In addition to its role as a dry-season refuge, the main river channel in a river–floodplain system such as that of the Paraguay River serves as a migration and dispersion route
for aquatic animals that depend on the flood plain for sustenance and shelter (Junk et al.,
1989). The fish migrations discussed above are one example; many fish also take advantage
of the river to disperse their larvae into downstream flood-plain habitats. Thus it is essential
to maintain the environmental integrity of the river in order to preserve the high
productivity and species diversity of associated flood-plain ecosystems.
During extended series of dry years such as the 1960–1973 period (Fig. 8.3), many
wildlife populations must have been greatly reduced. Unfortunately, few scientific studies
of the wildlife populations were performed before 1973. Populations of rare species have
likely come closest to local extinction during these extended dry periods. Evidence of the
changes in the distribution of forest vegetation that took place during that period is still
visible as extensive stands of dead trees in some parts of the Pantanal, which long-time
residents say were killed by the long series of wet years after 1974.
ENVIRONMENTAL PROBLEMS RESULTING FROM
HYDROLOGICAL ALTERATIONS
The most important economic activities within the Pantanal include cattle ranching,
commercial and sport fishing, and eco-tourism; the environmental problems associated with
each of these activities are beyond the scope of this chapter but have been discussed
elsewhere (Alho et al., 1987; da Silva, 2000; Mittermeier et al., 1990). The following
discussion summarizes the most important environmental problems that result from
hydrological alterations, which include erosion and sedimentation, construction of raised
roads and dikes, and river channel alterations to facilitate navigation.

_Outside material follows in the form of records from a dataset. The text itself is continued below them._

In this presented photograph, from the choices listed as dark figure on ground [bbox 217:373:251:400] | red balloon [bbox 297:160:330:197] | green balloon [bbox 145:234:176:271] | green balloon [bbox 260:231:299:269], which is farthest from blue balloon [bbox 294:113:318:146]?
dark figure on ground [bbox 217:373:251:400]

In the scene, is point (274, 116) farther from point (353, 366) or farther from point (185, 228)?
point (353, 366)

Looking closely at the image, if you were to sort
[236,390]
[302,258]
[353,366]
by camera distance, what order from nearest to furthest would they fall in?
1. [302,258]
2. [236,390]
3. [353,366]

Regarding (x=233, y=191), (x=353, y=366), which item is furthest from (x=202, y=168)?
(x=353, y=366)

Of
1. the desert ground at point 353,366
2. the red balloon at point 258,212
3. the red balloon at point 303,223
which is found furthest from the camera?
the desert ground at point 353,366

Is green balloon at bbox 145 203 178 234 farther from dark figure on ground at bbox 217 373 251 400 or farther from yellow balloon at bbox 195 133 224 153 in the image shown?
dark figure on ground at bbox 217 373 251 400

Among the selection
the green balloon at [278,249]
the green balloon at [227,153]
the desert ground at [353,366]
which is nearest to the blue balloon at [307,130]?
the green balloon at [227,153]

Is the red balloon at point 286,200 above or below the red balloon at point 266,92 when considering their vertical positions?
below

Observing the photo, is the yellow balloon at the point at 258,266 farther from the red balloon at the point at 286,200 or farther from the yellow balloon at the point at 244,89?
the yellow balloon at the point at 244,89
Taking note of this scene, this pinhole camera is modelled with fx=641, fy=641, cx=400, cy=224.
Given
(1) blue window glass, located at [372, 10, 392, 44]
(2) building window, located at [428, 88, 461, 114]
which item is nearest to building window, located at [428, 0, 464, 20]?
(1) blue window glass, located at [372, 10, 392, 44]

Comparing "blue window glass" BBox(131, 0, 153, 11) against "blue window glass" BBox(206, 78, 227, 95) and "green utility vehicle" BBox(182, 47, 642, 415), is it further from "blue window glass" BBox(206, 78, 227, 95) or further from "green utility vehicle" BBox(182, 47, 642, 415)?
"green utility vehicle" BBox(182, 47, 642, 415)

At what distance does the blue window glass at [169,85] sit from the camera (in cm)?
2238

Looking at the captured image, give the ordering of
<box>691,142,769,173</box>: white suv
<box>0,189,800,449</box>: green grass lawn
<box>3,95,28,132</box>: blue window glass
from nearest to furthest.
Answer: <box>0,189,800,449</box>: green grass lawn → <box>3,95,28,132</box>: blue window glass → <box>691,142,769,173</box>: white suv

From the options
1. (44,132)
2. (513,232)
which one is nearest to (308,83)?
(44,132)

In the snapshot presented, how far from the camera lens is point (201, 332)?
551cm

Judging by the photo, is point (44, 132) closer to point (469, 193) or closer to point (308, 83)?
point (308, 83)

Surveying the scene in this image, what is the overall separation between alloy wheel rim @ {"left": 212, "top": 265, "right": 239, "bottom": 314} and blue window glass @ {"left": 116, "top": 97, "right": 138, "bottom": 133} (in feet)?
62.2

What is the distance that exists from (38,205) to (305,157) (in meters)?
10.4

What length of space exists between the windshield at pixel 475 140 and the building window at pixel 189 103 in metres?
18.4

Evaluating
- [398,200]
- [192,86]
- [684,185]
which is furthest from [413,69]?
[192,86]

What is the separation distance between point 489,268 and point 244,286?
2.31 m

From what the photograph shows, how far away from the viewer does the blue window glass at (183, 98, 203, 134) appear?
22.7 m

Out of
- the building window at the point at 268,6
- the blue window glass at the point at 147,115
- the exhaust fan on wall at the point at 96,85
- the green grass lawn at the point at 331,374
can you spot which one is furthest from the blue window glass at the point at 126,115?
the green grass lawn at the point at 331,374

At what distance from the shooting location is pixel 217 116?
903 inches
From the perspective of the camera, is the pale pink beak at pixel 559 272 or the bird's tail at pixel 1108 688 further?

As a result of changing land use in the uplands, accelerated erosion and sedimentation
of rivers that enter the Pantanal have evidently already occurred (EDIBAP, 1979; Ferreira et
al., 1994; Godoy et al., 1998; Tricart, 1982). A large proportion of the upland basin has
been converted from natural cerrado savanna to managed pasture or intensive agriculture
during the past 25 years, which greatly increases erosion rates (Salati et al., 1989). Many
areas in the Planalto have been completely deforested. There is considerable anecdotal
evidence that sedimentation of the rivers has reduced fish populations and made the rivers
less navigable (e.g. Bucher et al., 1993; Emory, 1985). The problems seem to be
particularly acute in the Taquari, Piquiri, and São Lourenço river systems. In the case of the
Taquari basin, the soil erosion is evidently most severe in areas used for pasture, as opposed
to those converted to row-crop agriculture. In the lower part of the Taquari River fan,
Hydrological controls of ecological structure and function in the Pantanal wetland (Brazil)
149
occasional changes in the river course in recent decades have considerably altered the
distribution of flooding, and these changes may be related to the increased sediment load of
the river.
Construction of raised roads within the Pantanal can have serious ecological
consequences, and as recently as 1981–1983 regional development plans included an
extensive network of c. 800 km of roads to be built within the Pantanal (Emory, 1985). In
addition to increasing access to the region, raised roads often alter the natural hydrological
flow patterns during inundation, particularly if they do not run parallel to the direction of
water flow. Even when occasional culverts or bridges are present, a difference in water
level between the upstream and downstream sides of roads is often visible, and eventually
the vegetation may develop differences. Decreased flow of flood-plain waters reduces the
nutrient supply and often leads to greater probability of oxygen depletion, particularly
where dissolved oxygen concentrations are low under normal conditions (Hamilton et al.,
1995). On the other hand, the numerous borrow pits created for construction of raised roads
can be important permanent water bodies during the dry season for aquatic and terrestrial
wildlife. The attraction of wildlife to the vicinity of roads has positive and negative
consequences; animals are more readily viewed by tourists but are also more susceptible to
mortality by vehicles and poaching.
Raised dikes have been constructed in a few places in the Pantanal to exclude flood
waters, including a 60 000-ha area at Ilha Camargo in the Cuiabá subregion (Campos Filho
& Machado, 1999; Emory, 1985) and a dike around the small city of Porto Murtinho. The
Ilha Camargo project is generally regarded to have caused negative environmental effects,
resulting in problems with undesirable plant species invading the diked area, diminished
carrying capacity of the land for cattle, and possibly increasing flood levels outside of the
dikes. Another diked area was constructed along the Paraguay River downriver of Ladário;
the dike was to be part of the Transpantaneira Highway and the flood plain inside the diked
area was to be used for agriculture. This project is also regarded as a failure; the land was
not found to be useable, and the dike is now open to allow exchange of water with the river.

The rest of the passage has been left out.